It is true that according to the practice of the Bundesgerichtshof, particularly of this Division, a claimant whose general right of personality has been severely infringed may be awarded pecuniary damages for his non-pecuniary loss, provided that additional conditions have been met. However, in so far as the right of personality of a spouse has been infringed because a third party acting together with the other spouse has interfered with the right to the integrity of the marital community, as in the present case, any claims for damages in tort must be denied for the reasons stated above which rule out liability in tort . . .
The legislature has refrained from enforcing proper marital conduct directly or indirectly by public measures . . . including any penalties and equivalent measures for adultery, and has contented itself with the protection provided by family law . . . [I]t expresses the conviction that highly personal relations should not be regulated by law, which is at least compatible with constitutional law and corresponds to modern ethics . . .

--- To do ---
1/ Retype the stretch of the court passage from "It is true that" through "in tort . . .".
2/ Give every right that the court passage names, using its own wording for each.
3/ According to the court passage, what protection has the legislature contented itself with?

--- The data ---
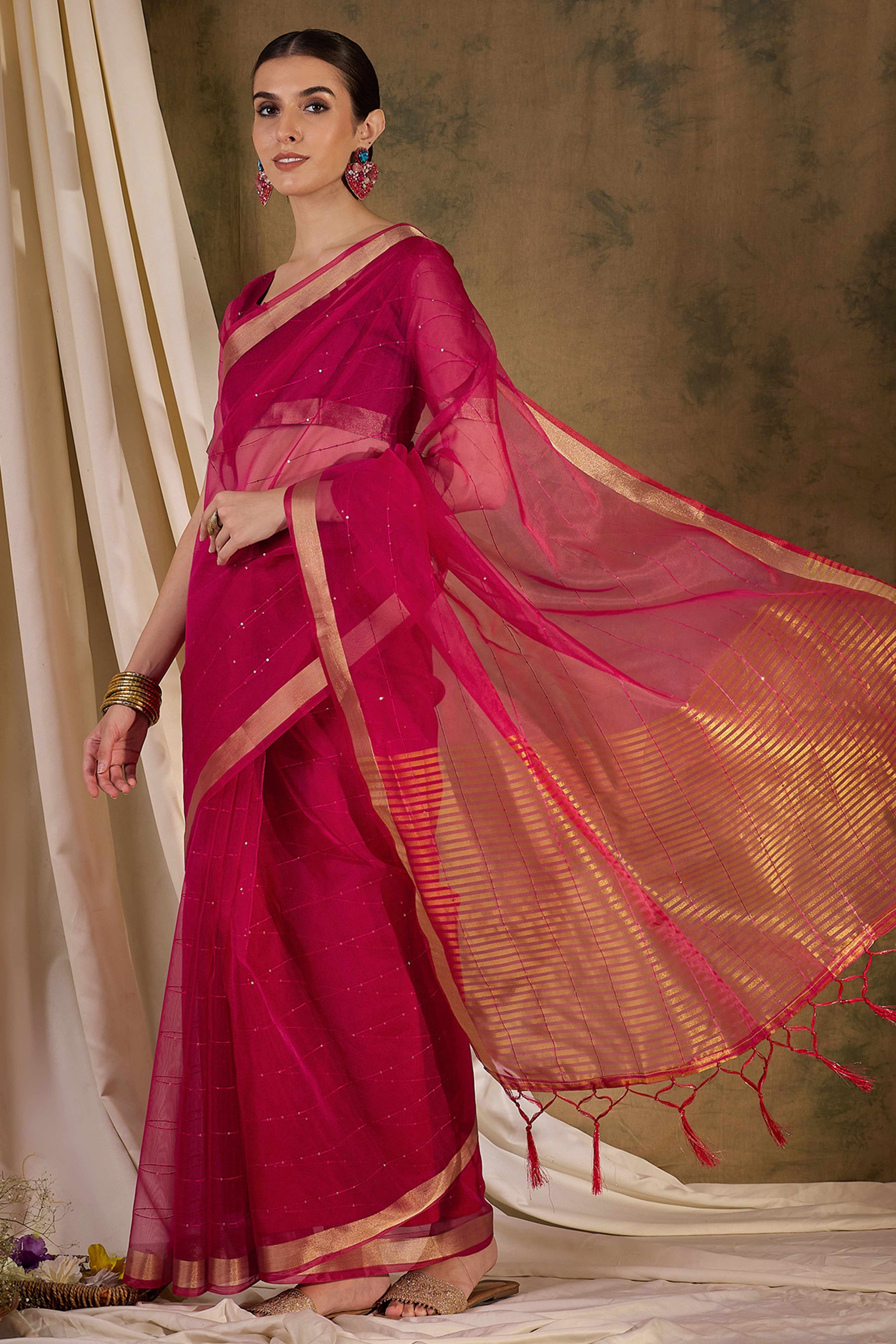 Pink Organza Silk Saree Featuring Shimmering Sequins Embroidery & Elegant Tasselled Pallu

--- Exercise responses ---
1/
It is true that according to the practice of the Bundesgerichtshof, particularly of this Division, a claimant whose general right of personality has been severely infringed may be awarded pecuniary damages for his non-pecuniary loss, provided that additional conditions have been met. However, in so far as the right of personality of a spouse has been infringed because a third party acting together with the other spouse has interfered with the right to the integrity of the marital community, as in the present case, any claims for damages in tort must be denied for the reasons stated above which rule out liability in tort . . .

2/
- general right of personality
- right of personality (of a spouse)
- right to the integrity of the marital community

3/ The protection provided by family law.